Of course, all of that was mythology. Fun reading, but mythology just the same. Why, then, does our treatment of the Trinity sometimes feel like we’ve replaced one pantheon with another? We have God the Father, portrayed in numerous works of art as a transplanted Zeus, down to the robes, the throne, posture and flowing beard. Then we have Jesus Christ, the Son – the rebellious, radical, peacenik – so unlike his angry, detached dad. And finally, there’s the most mysterious of all: the Holy Spirit, or Holy Ghost if you prefer. This formless deity slips in and out of our path, directing us to effect God’s will. The way my Sunday school teacher described the Holy Ghost made me think of the mythical Greek gods – always slipping in and out unseen to move mortals about in the gods’ eternal chess match.
Given the way we often portray the Trinity – with three distinct and seemingly incongruent deities, who all somehow are one – it’s no wonder so many members of other faiths accuse us of polytheism. And ask any of us – even some of our most gifted theologians and clergy – to explain the Trinity, and it frequently comes out something like “It’s too wonderful to explain in words.” This often draws the accusation that the Trinity is nothing more than a hollow doctrine, derived at Nicaea because Constantine’s councilors couldn’t agree on the nature of Christ, or how to reconcile him to the God of the Old Testament, or how he/they would continue to work in our lives after the Ascension.
It’s not too difficult for us to resolve the first two parts of the Triune God – God the Father, and God the Son – and to thus begin to defend and explain the Trinity. Jesus explains in John 14: “If you know me, you will know my Father also. From now on you do know him and have seen him … Whoever has seen me has seen the Father.” We can begin to resolve our images of Old Testament God and God made incarnate in Jesus Christ as two reflections of the same God – God as two in one.

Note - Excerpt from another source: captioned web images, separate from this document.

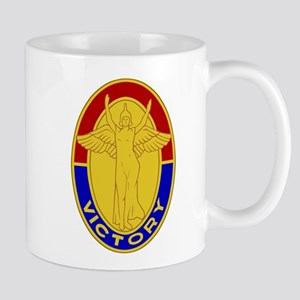 The Fighting First Mug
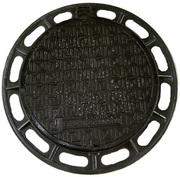 Канализационный люк из высокопрочного чугунна В125,  ГОСТ 3634-99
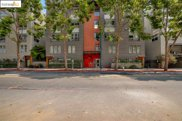 6466 Hollis St Unit 325, Emeryville image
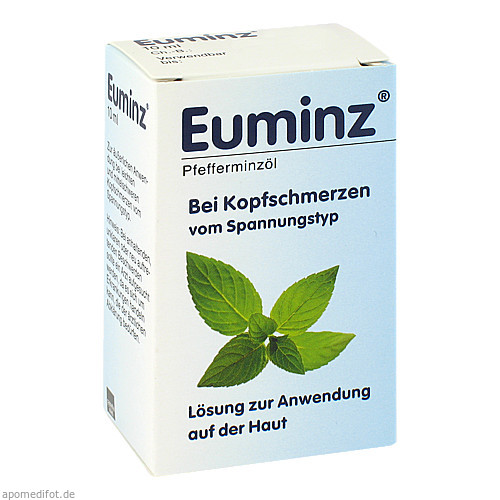 Euminz, 10 ML, MCM Klosterfrau Vertriebsgesellschaft mbH
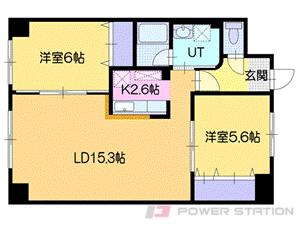 札幌市厚別区厚別東1条4丁目0賃貸マンション間取図面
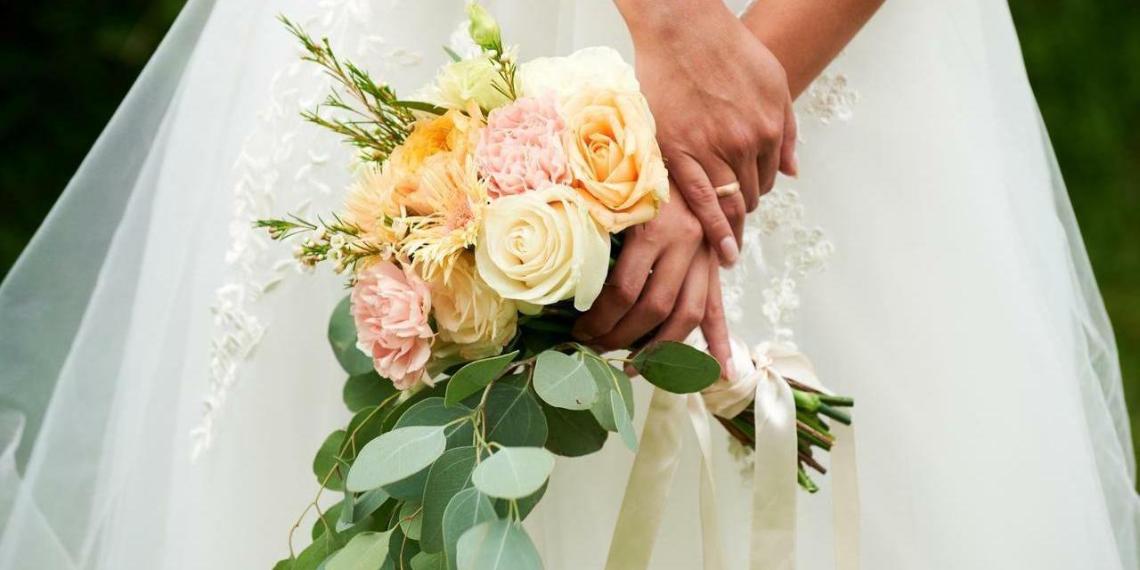 Россияне рассказали, сколько готовы потратить на свою свадьбу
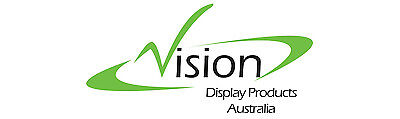 Vision Display Products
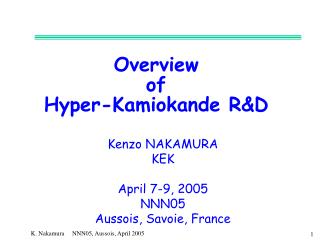 Overview of Hyper-Kamiokande R&D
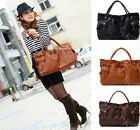 New Women's PU Shoulder Satchel Messenger Cross Body Bag Tote Lady Purse Handbag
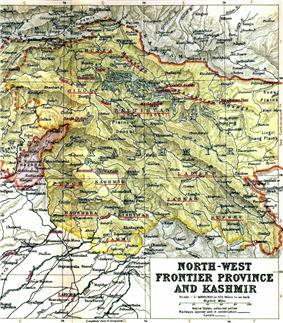 Location of Kashmir
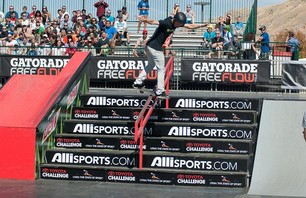 Gatorade Free Flow Tour Skate Finals SLC 2010 Photo 0003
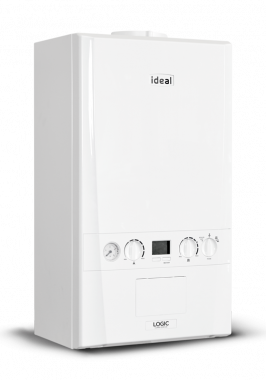 Ideal Logic Combi ESP1 30kW Gas Boiler Boiler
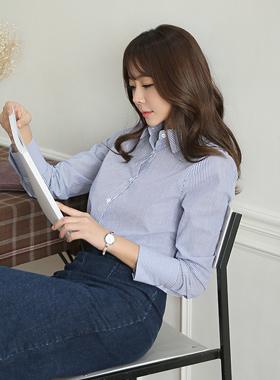 Lauren Basic Stripe Shirt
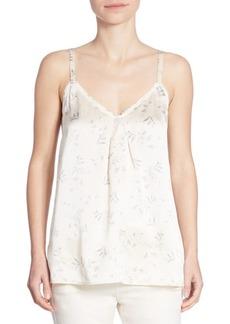 Vince Floral-Print Silk Camisole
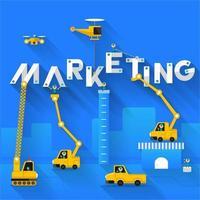 Marketing-Text-Konzept mit Baustellengestaltung vektor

And, once we’ve wrapped our minds around that bit of astonishment, it’s not too hard to throw in a third image of God. The invisible hand of God, guided by Father and Son, directs us here and there, much like the external God of the Old Testament, and dare I say, the Zeus of Olympus. We essentially boil the Trinity down to three phases of God’s rule: God before the Incarnation, God in Christ, and God ruling in the Spirit with Christ.
The problem, I believe, in all of this (is that your heterodoxy alarm?) and the reason so many people give an indifferent nod to the doctrine of the Trinity, is we usually leave out one crucial component: us. We hold ourselves separated from the Trinity, standing at the base of Olympus, staring up at a mystery too wonderful to express. We continue to see God – in each of three parts, and in the three-in-one – as God out there, up there, separate from us, guiding and ruling from afar.

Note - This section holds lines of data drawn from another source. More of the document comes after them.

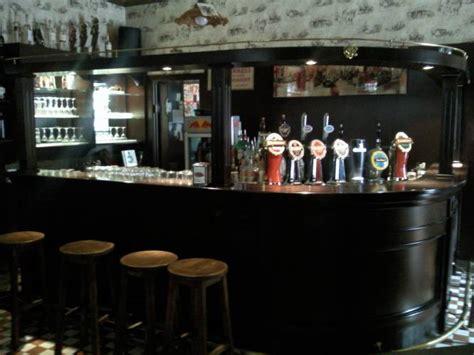 arredamenti pub usati vendita usato arredamento pub birreria usato per usato a
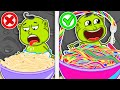 Lion Family 🍝 Journey To The Center Of The Earth 30. Rainbow Pasta  Cartoon For Kids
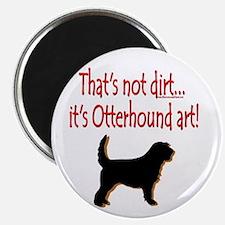Otterhound Art Magnet
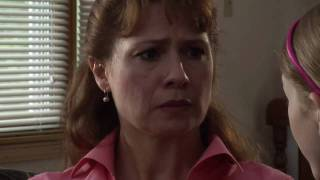 Matchmaker Mary Trailer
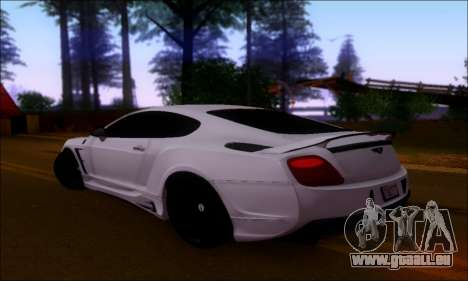 Bentley Continental GT für GTA San Andreas rechten Ansicht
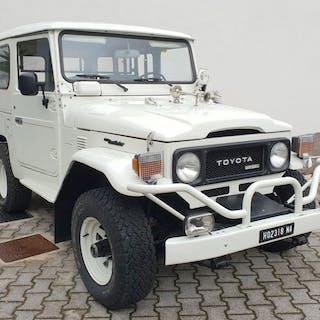 Toyota - Land Cruiser BJ42 Hard Top - 1982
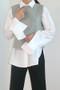 Out Stitched Wool Short Vest on kellinsilver.com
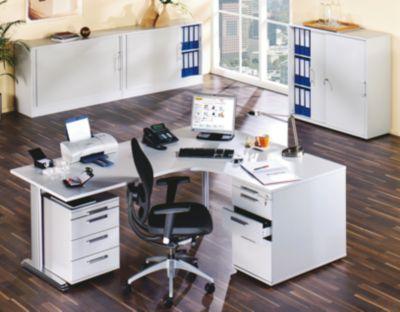 sideboard buche preisvergleich die besten angebote. Black Bedroom Furniture Sets. Home Design Ideas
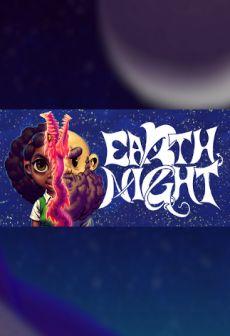 Get Free EarthNight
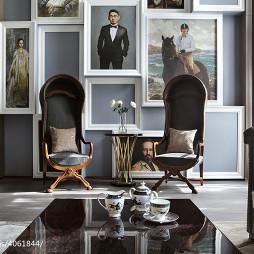 高级服装定制店照片墙设计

This, of course, is not where Christ left us. Rather, in John 14:12-14, Jesus Christ put us smack in the middle of God doing God’s will, with Christ, through the Spirit – through us:
“Very truly, I tell you, the one who believes in me will also do the works that I do and, in fact, will do greater works than these, because I am going to the Father. I will do whatever you ask in my name, so that the Father may be glorified in the Son. If in my name you ask me for anything, I will do it.” John 14:12-14
That is not an image of God out there, in some abstract threefold split personality. That is Christ telling us we must pick up God’s work on earth where Jesus left off – that we must open ourselves to the Spirit within us, to continue Christ’s work to do God’s will.
Jesus describes this interwoven nature of the Trinity in and through us in John 14:20, when he is foretelling Pentecost: “On that day you will know that I am in my Father, and you in me, and I in you.” Pentecost – the coming of the Holy Spirit to the disciples and to all mankind – was not something that happened to us. It is something continually happening through us – if we will only get ourselves out of the way and let it.
When we dispel the false self created in our ego – the self that is separated from God by fear, greed and anxiety – we feel the lines between us, Christ within us, and God moving through the Spirit, begin to fall away. All become one. And that is something too wonderful to fully express. It is inexpressible not because of the enormity of a God outside us. It is inexpressible in the beauty, the love, and the immutable grace of God living and working within and through each of us.
The Trinity lives – God, Three in One – within us. And each of us is called to release that gift to all creation, to bring God’s kingdom to God’s people. In the name of the Father, and of the Son, and of the Holy Spirit, we must strive to make it so. Amen.
From a study I did on “De Trinitate” by Richard of St. Victor. Speaking of our place and interpreting Richard’s work, the following was written: The Holy Spirit is given by God to man at the moment when the debitus* love that is found in the divinity is breathed in the human soul…. Insofar as we enable the love that is debitum to our creator to go back to him, we are quite certainly configured into the property of the Holy Spirit. It is precisely for this end that he is given, that he is breathed into man, so that the latter may be, to the full extent of what is possible, configured into him. For the rest, this gift is sent to us, this mission is given to us at the same time and in the same way by the Father and by the Son. It is, after all, from the one and from the other that the Spirit has everything that he possesses. And because it is from the one and from the other that he has his being, power and will, it is right to say that it is they who send and given him, who has received from them power and the will to come from them into us and to dwell in us. (Congar, Yves. I Believe in the Holy Spirit, vol. III, The River of Life Flows in the East and in the West. New York: The Seabury Press, 1983.)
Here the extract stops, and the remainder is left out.